Eventually we'll face the fact cores won't get any faster and that even phones will have a dozen of them.

Porting our code to run well on such machines is a bet people should start making.


... or a bet that vendors should start making.

Intel could sell bottom bin Xeon Phi chips as development systems. I don't care if half the cores have failed testing and are masked off or it won't run at full speed.


I would love if they did that.

Developers always have the computers of the future on their desks. If Intel wants Phi to be part of that future, they'd better put them on developers' desks.

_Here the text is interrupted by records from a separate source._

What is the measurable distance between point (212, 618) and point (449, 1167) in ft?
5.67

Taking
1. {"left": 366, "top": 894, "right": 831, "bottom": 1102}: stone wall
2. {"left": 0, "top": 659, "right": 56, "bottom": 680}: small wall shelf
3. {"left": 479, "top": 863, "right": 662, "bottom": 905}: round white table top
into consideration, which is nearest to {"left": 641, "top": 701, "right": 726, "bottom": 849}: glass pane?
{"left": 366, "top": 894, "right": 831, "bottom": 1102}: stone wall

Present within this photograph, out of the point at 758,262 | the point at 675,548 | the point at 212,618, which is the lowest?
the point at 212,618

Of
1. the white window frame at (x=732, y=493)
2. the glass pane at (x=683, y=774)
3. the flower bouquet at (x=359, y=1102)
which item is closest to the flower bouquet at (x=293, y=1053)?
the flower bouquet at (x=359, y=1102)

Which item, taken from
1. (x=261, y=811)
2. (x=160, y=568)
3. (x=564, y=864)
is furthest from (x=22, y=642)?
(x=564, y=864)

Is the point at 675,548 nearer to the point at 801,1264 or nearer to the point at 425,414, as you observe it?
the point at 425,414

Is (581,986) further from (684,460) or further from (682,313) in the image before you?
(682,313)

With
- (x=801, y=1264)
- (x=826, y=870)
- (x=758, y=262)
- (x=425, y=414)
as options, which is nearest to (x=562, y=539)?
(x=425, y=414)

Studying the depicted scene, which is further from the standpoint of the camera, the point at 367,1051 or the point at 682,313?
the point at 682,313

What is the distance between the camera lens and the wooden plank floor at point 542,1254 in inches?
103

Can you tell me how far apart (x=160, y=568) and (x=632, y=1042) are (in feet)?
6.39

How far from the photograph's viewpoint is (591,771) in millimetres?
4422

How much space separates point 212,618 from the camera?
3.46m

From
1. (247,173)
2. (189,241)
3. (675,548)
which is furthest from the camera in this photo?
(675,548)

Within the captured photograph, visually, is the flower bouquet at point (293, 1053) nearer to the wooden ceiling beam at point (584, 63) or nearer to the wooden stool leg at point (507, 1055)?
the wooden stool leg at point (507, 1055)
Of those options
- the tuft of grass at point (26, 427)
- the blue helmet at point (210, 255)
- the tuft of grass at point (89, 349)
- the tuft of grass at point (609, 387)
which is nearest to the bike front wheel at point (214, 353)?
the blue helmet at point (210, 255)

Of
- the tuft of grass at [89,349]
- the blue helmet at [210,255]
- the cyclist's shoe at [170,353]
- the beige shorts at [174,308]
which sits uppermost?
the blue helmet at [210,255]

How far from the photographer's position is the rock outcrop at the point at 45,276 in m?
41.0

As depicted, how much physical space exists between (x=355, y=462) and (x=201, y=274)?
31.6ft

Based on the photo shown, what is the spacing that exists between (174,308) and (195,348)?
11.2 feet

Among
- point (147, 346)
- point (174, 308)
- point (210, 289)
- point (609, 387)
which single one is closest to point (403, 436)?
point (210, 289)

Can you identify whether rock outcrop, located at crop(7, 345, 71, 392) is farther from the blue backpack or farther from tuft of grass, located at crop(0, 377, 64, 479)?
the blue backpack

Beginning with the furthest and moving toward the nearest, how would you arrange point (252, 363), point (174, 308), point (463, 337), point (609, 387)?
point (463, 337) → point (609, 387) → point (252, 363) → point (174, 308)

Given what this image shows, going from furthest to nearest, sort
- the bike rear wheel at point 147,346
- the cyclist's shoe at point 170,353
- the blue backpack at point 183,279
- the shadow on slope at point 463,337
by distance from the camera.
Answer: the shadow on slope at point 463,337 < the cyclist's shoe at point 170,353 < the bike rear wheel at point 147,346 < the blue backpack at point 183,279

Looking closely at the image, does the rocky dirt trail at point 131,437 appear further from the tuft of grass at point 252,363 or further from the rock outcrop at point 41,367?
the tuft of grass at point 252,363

Considering that even my far-from-flagship phone has an eight-core processor, I wouldn't be surprised to see a 12-core in the near future.

Sure, but that's more like dual-quad (since no one uses Asymmetrical MultiProcessing).

Which is also another bet people should start making.

Most of the time, my laptop is doing workloads that would leave an Atom bored to death, but when I need it, I sure love those i7 cores.

I would gladly sacrifice one i7 core for 4 Atom ones, provided the OS knew what to do with them.


Yeah, it's a latency vs power vs parallelism issue

This is one reason why WinRT initially only had async APIs.

Wasn't Phi more of an HPC/machine learning solution, not a server solution?

I don't think they target the same kind of applications anyway.